▼

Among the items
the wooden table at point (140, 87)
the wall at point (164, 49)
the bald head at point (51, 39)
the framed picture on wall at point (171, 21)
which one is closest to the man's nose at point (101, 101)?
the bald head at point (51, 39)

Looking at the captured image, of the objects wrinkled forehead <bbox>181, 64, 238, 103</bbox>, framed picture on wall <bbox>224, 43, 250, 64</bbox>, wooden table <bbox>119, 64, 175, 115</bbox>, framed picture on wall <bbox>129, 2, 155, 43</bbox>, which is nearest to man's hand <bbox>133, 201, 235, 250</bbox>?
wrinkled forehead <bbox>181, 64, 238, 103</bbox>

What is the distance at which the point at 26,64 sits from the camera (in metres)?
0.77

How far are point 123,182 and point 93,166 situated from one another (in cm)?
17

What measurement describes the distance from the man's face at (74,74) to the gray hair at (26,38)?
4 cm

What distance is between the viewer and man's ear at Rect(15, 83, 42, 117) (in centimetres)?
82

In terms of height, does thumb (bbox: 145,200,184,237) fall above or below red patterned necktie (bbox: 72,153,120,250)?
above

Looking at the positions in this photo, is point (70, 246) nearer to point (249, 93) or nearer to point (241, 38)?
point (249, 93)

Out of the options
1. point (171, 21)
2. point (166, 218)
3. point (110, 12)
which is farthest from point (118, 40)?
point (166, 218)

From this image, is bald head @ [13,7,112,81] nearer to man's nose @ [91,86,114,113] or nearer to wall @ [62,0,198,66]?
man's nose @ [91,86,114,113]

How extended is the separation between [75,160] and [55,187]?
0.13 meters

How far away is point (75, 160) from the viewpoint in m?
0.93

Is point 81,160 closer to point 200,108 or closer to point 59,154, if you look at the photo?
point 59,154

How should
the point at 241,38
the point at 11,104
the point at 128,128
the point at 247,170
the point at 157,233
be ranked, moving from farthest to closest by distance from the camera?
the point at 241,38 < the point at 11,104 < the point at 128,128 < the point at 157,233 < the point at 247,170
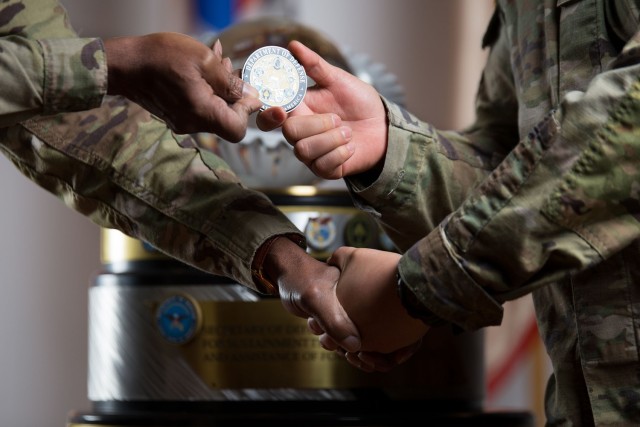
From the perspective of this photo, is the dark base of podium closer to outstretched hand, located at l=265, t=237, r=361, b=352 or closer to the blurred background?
outstretched hand, located at l=265, t=237, r=361, b=352

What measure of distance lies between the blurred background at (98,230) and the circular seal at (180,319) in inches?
40.1

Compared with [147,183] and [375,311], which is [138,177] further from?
[375,311]

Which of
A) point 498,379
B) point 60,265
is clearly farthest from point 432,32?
point 60,265

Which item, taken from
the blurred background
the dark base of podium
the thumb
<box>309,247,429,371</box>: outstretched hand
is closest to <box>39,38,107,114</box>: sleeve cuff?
the thumb

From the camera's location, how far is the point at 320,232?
132 cm

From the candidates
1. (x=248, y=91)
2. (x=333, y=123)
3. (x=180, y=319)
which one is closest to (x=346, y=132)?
(x=333, y=123)

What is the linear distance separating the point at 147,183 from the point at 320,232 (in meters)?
0.26

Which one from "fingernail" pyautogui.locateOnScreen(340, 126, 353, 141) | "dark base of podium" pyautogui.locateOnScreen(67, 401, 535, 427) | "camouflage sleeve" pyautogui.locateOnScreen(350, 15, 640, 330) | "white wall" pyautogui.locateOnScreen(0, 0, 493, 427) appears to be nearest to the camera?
"camouflage sleeve" pyautogui.locateOnScreen(350, 15, 640, 330)

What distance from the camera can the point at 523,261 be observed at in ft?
2.89

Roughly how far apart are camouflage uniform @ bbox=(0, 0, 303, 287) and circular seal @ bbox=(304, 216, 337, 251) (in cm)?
14

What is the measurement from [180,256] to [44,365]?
121cm

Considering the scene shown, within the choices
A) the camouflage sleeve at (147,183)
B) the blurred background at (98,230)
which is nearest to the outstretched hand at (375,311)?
the camouflage sleeve at (147,183)

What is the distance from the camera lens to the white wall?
7.41 ft

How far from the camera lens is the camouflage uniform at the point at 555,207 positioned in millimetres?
883
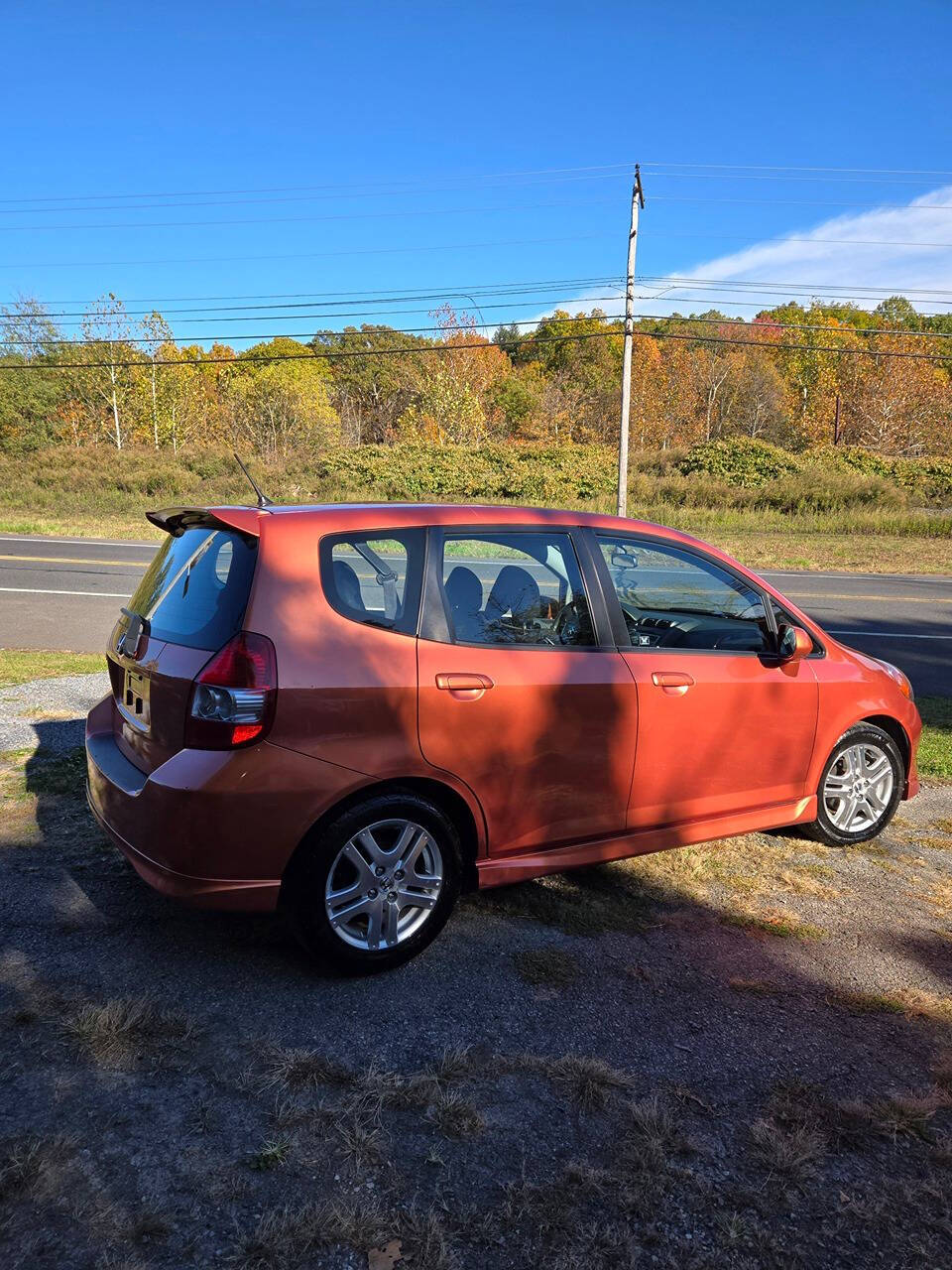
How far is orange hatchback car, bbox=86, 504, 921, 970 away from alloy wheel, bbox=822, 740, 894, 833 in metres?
0.33

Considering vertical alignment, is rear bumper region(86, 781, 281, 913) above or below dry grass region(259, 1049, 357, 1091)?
above

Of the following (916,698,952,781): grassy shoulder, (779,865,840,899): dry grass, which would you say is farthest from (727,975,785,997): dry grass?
(916,698,952,781): grassy shoulder

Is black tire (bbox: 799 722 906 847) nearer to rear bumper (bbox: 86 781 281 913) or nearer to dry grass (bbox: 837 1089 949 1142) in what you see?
dry grass (bbox: 837 1089 949 1142)

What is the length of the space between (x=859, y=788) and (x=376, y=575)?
2.88m

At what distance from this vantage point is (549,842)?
3.56 meters

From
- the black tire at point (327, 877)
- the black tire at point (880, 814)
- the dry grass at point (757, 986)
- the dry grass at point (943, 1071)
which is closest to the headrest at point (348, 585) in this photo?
the black tire at point (327, 877)

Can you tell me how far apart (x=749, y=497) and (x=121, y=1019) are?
32.5m

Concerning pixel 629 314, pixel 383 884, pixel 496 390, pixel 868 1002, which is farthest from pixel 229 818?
pixel 496 390

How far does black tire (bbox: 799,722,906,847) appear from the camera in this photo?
14.7ft

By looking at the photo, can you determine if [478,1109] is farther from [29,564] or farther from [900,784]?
[29,564]

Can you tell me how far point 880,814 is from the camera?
4.72 meters

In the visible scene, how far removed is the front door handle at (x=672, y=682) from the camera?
3.73 meters

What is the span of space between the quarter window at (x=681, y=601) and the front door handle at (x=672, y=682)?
156 mm

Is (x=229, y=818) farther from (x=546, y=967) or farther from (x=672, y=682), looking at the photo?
(x=672, y=682)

▲

Only those lines running from the one containing "What is the length" through the last line of the data above are to be copied, exactly, with both ends included.

Output of the exercise =>
What is the length of the space between (x=859, y=788) and (x=376, y=575)?
2.88m

At what distance from this vantage point is (549,842)?
3.56 meters

From
- the black tire at point (327, 877)
- the black tire at point (880, 814)
- the dry grass at point (757, 986)
- the dry grass at point (943, 1071)
which is closest to the headrest at point (348, 585) in this photo?
the black tire at point (327, 877)

Can you tell me how far apart (x=749, y=497) and (x=121, y=1019) are?
32.5m

Concerning pixel 629 314, pixel 383 884, pixel 496 390, pixel 868 1002, which is farthest from pixel 229 818?
pixel 496 390

How far does black tire (bbox: 799,722,906,847) appear from the camera in this photo?
14.7ft

By looking at the photo, can you determine if [478,1109] is farther from [29,564] or farther from [900,784]?
[29,564]

Can you tell me how far point 880,814 is from the camera?
4.72 meters

In the visible scene, how far removed is the front door handle at (x=672, y=682) from the camera?
3.73 meters

What is the span of space between the quarter window at (x=681, y=601) and the front door handle at (x=672, y=682)?
156 mm

Is (x=229, y=818) farther from (x=546, y=967) or farther from (x=672, y=682), looking at the photo?
(x=672, y=682)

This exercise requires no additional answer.